Je pense que tu as reçu mon petit mot de Bayeux, terminé en vitesse car le camion de la poste nous a emmené jusqu’à St-Laurent. De là nous avons fini le trajet à pied, et nous étions à la maison à 4h1/2, pour y trouver une vrai fourmilière de déménageurs, tous ces braves gens, ne sachant pas si nous viendrions, avaient commencé le travail. Leterrier (le maire) nous a donné le presbytère, les gardes Poivre (s’agit-il de ceux qui logeraient dans la maison des gardes du château ? le manoir de Than, propriété des Poivre,  était semble-t-il entièrement occupé à cette époque par les Allemands avec la Kommandatur) en prennent 2 pièces indépendantes et nous avons le reste. Marthe s’y installera et nous nous y arrangerons une chambre à grand lit afin de pouvoir venir. Il y a beaucoup de place et je pense que nous arriverons à tout mettre. Car on déménage tout. A ce sujet nous voulions aller voir le Capitaine (à la Kommandantur) avec Leterrier, mais cela n’a pas été l’avis de ce dernier qui s’est arrangé seulement pour faire savoir à qui de droit que l’on enlevait tout du château, en demandant une augmentation de temps. Il n’y a pas eu de réaction, donc nous continuons, mais le délai pour le château reste vendredi soir (le lendemain 3 mars). On fera le garde (la maison des gardes) et les communs ensuite. Nous avons un grand réconfort à voir la complaisance de tous, tout le village est là, les Brunville, Guy de Loys, les Leterrier y compris Mme, c’est vraiment touchant.

 

J’ai reçu tout à l’heure tes dépêches, mon Jean, et ta lettre d’hier, je vois qu’il y a bon espoir pour le camion, ce serait parfait qu’il arrive demain, aujourd’hui ce serait trop tôt. C’est cher mais nous tâcherons d’en sauver pour plus de 30.000F ! On dit que l’on doit mettre des Todt à la maison, on en attend des milliers dans le coin pour des travaux monstres. Pour le déchargement du camion, nous pensons que Mr Hersent pourrait nous louer un local, comme tu l’avait dit, il faudrait tout y mettre, nous verrions après. Georges dit que tu demandes à Dauchet, qui est débrouillard. Il faudrait ne mettre cela av. de Lamballe (l’appartement de Nany au 4ème, à côté de  celui des Chedal) qu’en dernier ressort. Nous logerons les hommes (les déménageurs parisiens) au presbytère, et ils mangerons chez Pignolet. C’est là que nous mangeons, et nous couchons chez Leterrier (la maison du village où habitait sa fille Mme Jacquet jusqu’à son décès en 2002 ou 3) car tout est en l’air ici – que de fourbi ! – Le Hardelay (Michel) est là aussi, qui démonte les lustres et milles choses.

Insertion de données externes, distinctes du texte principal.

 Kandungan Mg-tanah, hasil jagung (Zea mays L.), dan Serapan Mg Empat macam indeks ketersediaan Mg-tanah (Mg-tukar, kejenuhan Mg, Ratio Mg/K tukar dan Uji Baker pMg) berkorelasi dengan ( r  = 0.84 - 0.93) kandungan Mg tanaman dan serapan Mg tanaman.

Je t’écrirai plus longuement demain, mon Jean, en commençant ce soir dans mon lit, nous pensons repartir peut-être lundi, peut-être les Chedal resteraient un peu plus pour installer le presbytère, et trier un peu. Il y a ce qu’il faut ici pour repartir en auto (?? quelle auto ? le camion ?) Tout cela n’est pas sûr. Si tu viens comme tu en avais parlé, mon Jean, nous pourrions repartir ensemble, je ne sais pas quelles sont tes intentions.

Je finis vite car c’est l’heure du courrier, mille bons baisers de ta Sim

 

(cette lettre est achevée, faute de papier à lettre, au dos d’un récépissé à l’expéditeur, d’un « panier légumes,  poids 15kgs,  tarif ag, transport CN 18f + transport au-delà 16F, », le 11-12-43, de Vierville à Paris-Batignolles, avec livraison à domicile Mr Cordelle, 27 av. de Lamballe, Paris 16ème)

____________________________________________________

Simone, à Vierville, à Jean à Paris, le Jeudi soir 2 / vendredi 3 mars 1944,  la lettre a dû partir le 3 mars pour arriver le samedi 4 mars à Paris

 

Jeudi soir 2 mars
Mon Jean

Il est 9h et je t’écris de mon lit un peu plus tranquillement que ce matin, où j’ai été prise par l’heure, le courrier part à 2h au lieu de 2h1/2 comme avant, et je ne voulais pas le manquer. Je terminerai mas lettres demain à midi après avoir eu de tes nouvelles je l’espère.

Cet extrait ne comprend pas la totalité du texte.